Ten aanzien van bestreden besluit 1 heeft appellant aangevoerd dat het college ten onrechte niet de zogenoemde bescheidenschaalregeling als neergelegd in de beleidsregels van het college op zijn inkomen als zelfstandige heeft toegepast. Deze beroepsgrond slaagt niet. Bij besluit van 28 december 2012 heeft het college de toepassing van de bescheidenschaalregeling op appellant met ingang van 1 januari 2013 beëindigd. Appellant heeft tegen dit besluit geen bezwaar gemaakt. Het college heeft de bescheidenschaalregeling dus niet op de situatie van appellant hoeven toepassen.
4.4.
Ten aanzien van bestreden besluit 2 heeft appellant aangevoerd dat de uitkeringsspecificatie van 26 juni 2014 wel als besluit moet worden aangemerkt, gelet op de bijzondere omstandigheid dat de bescheidenschaalregeling niet is toegepast. Bijzondere omstandigheden kunnen aan het besluitkarakter van een beslissing echter niet afdoen, zodat deze beroepsgrond niet slaagt.
4.5.
Uit 4.2 tot en met 4.4 volgt dat het hoger beroep niet slaagt, zodat de aangevallen uitspraak moet worden bevestigd.

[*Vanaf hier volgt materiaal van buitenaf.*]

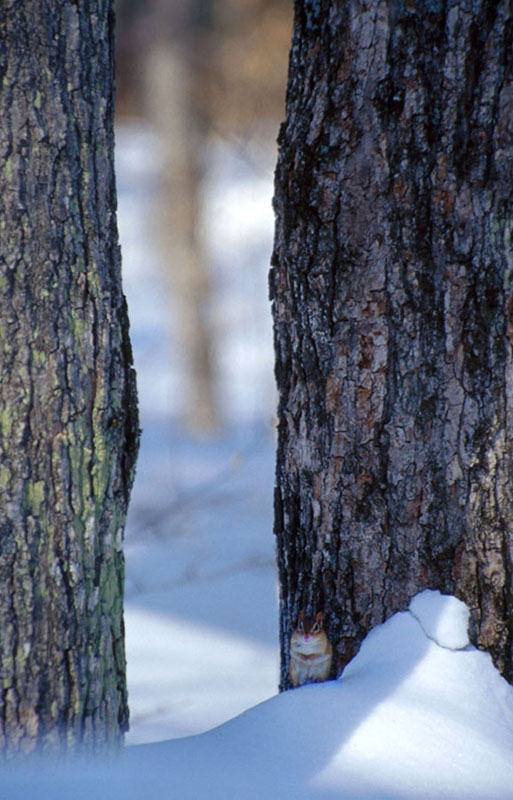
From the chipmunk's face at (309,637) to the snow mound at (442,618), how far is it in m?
0.22

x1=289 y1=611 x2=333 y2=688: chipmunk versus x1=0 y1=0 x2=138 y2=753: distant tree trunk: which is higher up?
x1=0 y1=0 x2=138 y2=753: distant tree trunk

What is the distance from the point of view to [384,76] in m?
1.95

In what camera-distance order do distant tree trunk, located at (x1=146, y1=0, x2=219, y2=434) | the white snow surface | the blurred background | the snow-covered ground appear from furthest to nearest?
distant tree trunk, located at (x1=146, y1=0, x2=219, y2=434)
the blurred background
the snow-covered ground
the white snow surface

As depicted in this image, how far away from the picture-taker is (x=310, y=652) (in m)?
1.96

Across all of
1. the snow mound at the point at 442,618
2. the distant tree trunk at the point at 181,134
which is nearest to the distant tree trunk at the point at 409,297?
the snow mound at the point at 442,618

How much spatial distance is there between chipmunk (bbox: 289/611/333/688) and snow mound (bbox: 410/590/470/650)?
0.73ft


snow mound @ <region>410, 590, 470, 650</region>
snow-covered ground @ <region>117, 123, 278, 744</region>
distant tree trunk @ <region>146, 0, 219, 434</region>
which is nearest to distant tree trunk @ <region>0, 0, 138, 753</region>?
snow mound @ <region>410, 590, 470, 650</region>

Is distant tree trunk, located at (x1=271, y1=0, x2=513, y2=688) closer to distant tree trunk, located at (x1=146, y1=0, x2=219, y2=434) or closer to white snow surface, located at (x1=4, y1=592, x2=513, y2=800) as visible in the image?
white snow surface, located at (x1=4, y1=592, x2=513, y2=800)

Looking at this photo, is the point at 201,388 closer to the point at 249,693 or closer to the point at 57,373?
the point at 249,693

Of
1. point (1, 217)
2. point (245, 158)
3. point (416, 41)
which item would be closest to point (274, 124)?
point (245, 158)

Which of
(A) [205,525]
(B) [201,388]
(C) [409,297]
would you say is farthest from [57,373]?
(B) [201,388]

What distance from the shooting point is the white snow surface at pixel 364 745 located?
1577 mm

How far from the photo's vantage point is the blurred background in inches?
139

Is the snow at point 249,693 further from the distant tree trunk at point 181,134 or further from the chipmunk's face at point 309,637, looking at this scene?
the distant tree trunk at point 181,134
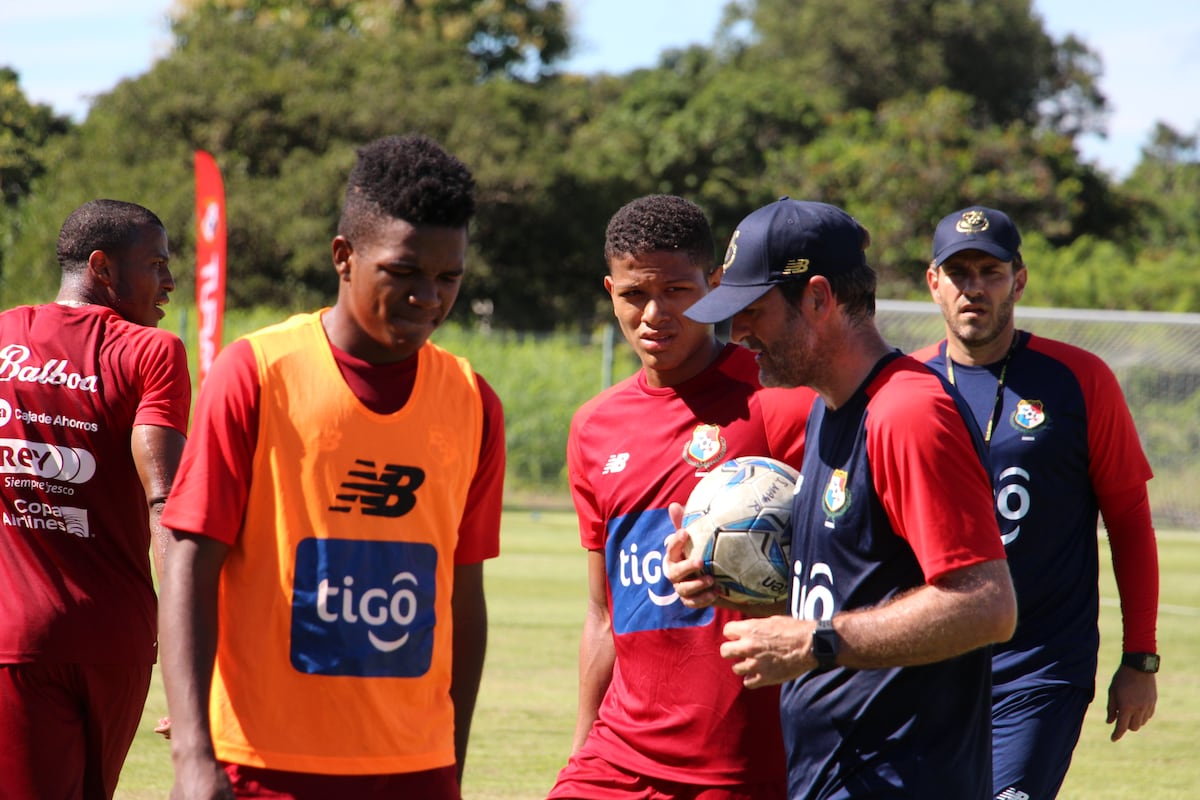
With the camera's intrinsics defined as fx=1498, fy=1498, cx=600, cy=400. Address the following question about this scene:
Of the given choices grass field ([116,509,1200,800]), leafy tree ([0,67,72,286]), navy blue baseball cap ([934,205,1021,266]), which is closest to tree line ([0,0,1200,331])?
leafy tree ([0,67,72,286])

5. Voor een veroordeling in de proceskosten bestaat geen aanleiding.

BESLISSING

De Centrale Raad van Beroep bevestigt de aangevallen uitspraak.
Deze uitspraak is gedaan door W.H. Bel als voorzitter en M. Hillen en J.T.H. Zimmerman als leden, in tegenwoordigheid van J.M.M. van Dalen als griffier. De beslissing is uitgesproken in het openbaar op 4 april 2017.